Is there a way to list “superfluous” dependencies found in your ‘mix.exs’ file?

rayex · January 17, 2021, 10:13pm

dimitarvp · January 17, 2021, 11:47pm

Not really. Your best bet is to find all your dependencies’ root module namespaces (Ecto, Phoenix, Absinthe etc.) and look for them inside your project one by one.

Let’s say you have timex in your mix.exs, but you aren’t sure if it’s actually used in the project (likely after inheriting it from a teammate). The module namespace of that dependency – as it’s clearly visible on its docs page – is Timex. So, if you are using ripgrep (which you should! it’s an amazing tool), then do this at the root of your project’s directory:

rg 'Timex' -g '*.ex' -g '*.eex' -g '*.exs'

If this returns no results then timex is not used in the project (you could remove all -g flags and just be left with rg 'Timex' if you have doubts that the dependency might be used in files with other extensions). Rinse and repeat for all deps you have doubts about. You could also script this by parsing mix.exs's deps section by yourself (or using Elixir’s Mix code to parse it), but that might not be as easy as it sounds, and I haven’t attempted it – it might be an interesting project to work on, actually.

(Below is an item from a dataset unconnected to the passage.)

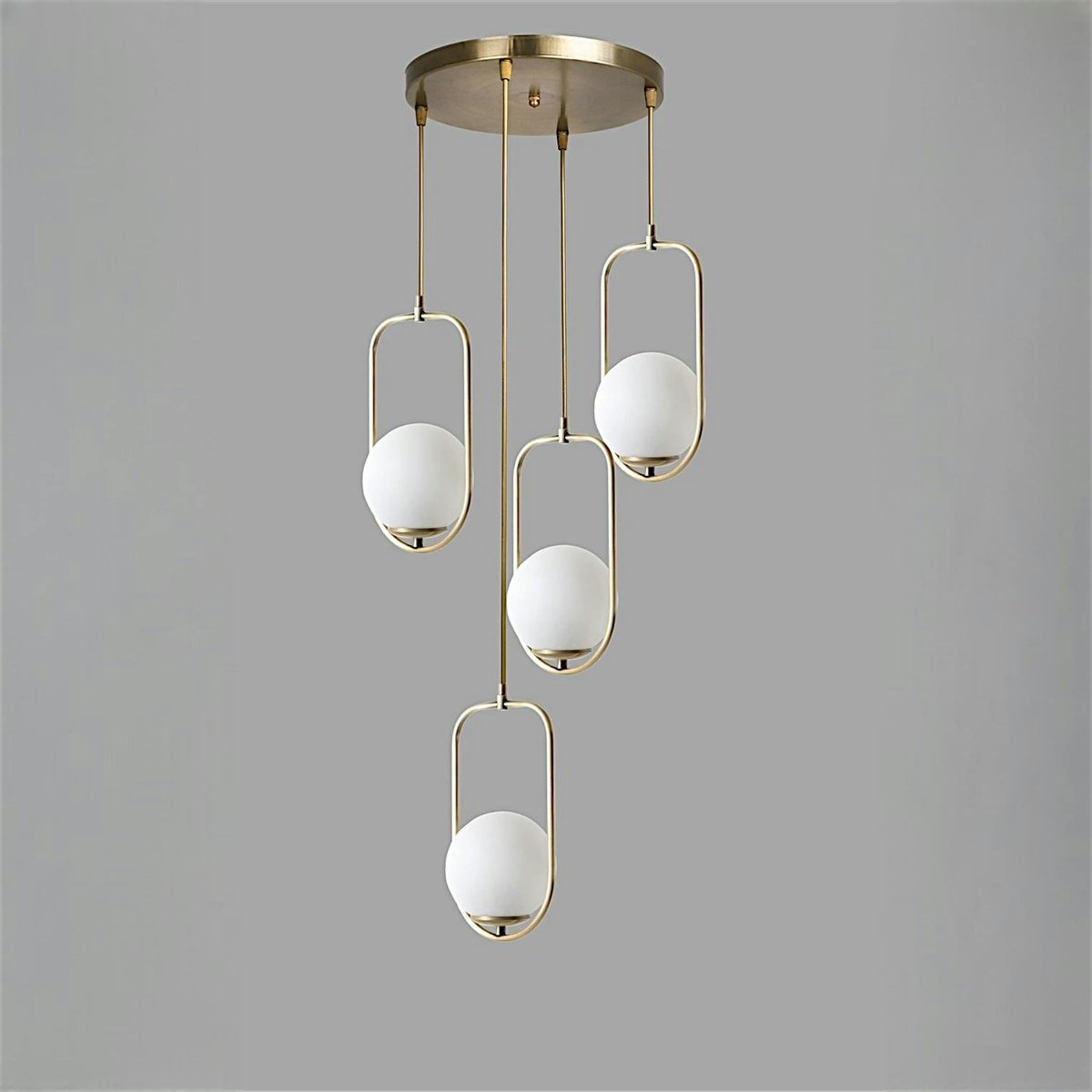 Suspension vintage cuivrée 4 globes blancs sur cadres SIERRE doré, PIER IMPORT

Finally, after you’ve eliminated all superfluous dependencies from your mix.exs file deps section, run this:

mix deps.clean --unlock --unused

This will also remove the dependencies’ files from the deps directory as well so it and the mix.exs file will now be in sync.

rayex · January 18, 2021, 1:02am

Thank you, Dimitar. Scanning the source code is okay, I guess, but the problem is that there is no bell reminding you to do so. Ideally Elixir should send a warning saying that such and such dependencies are not referenced anywhere in the source code. Just like (I believe) it does when, for instance, you have a leftover alias that is not used anymore. And this is what is happening to me. I once added a dependency which I needed a the time but which, after code changes, is no longer required.

When you have just one project to check, it’s not too bad but I have many to consolidate.

Thanks again!

John-Goff · January 18, 2021, 1:16am

The problem with this is that you may want to add a library that is used from iex, but is never called from application code. I have benchee as a dependency in a few projects despite never having any committed code using it, and to get a warning every time would be quite annoying. I could see it being useful as a mix command, but it would be opt in and then basically the same as the grep command.

dimitarvp · January 18, 2021, 1:21am

That’s not possible since Elixir is a dynamic language. Imagine that, with the above example, you actually have code that accepts a string, converts it to atom and uses it as a module name and then calls a function in the module, like so:

def EvilModule
  def dynamic_call(mod_name, func_name, args)
      when is_binary(mod_ name) and is_binary(func_name) and is_list(args) do
    mod = String.to_atom(mod_name)
    func = String.to_atom(func_name)
    apply(mod, func, args)
  end
end

…and then you call this from an iex session like so:

EvilModule.dynamic_call("Timex", "century", [])

This cannot be detected by searching through the code because you called it from your REPL session (similar to what @John-Goff gave as an example). You might also have tests that are generated by macros and they can accept parameters from the command line.

There are several scenarios where reliable detection is impossible.

What I showed you above is a best-effort but far from guaranteed success. In the end, use your best judgement and combine it with proper tooling to help you make a decision.

dimitarvp · January 18, 2021, 2:12am

Well, if you are really serious about this you could run this at the root of each of your Elixir projects:

mix run -e ":code.all_available() |> Enum.map(&elem(&1, 0)) |> Enum.filter(&List.starts_with?(&1, 'Elixir.')) |> Enum.map(&Enum.slice(&1, 7, 5000)) |> Enum.each(&IO.puts/1)"

This will print all available Elixir modules in the project (the Enum.filter part excludes the Erlang ones) and you can then pipe this list of modules to a script utilizing xargs and do shell trickery to your heart’s content.

I can see how something like this, if properly done and finished (and tested) can be useful but IMO the better path is for the projects to have good tests. Then you can remove dependencies one by one, run tests and re-add the dependencies that turned out to be necessary.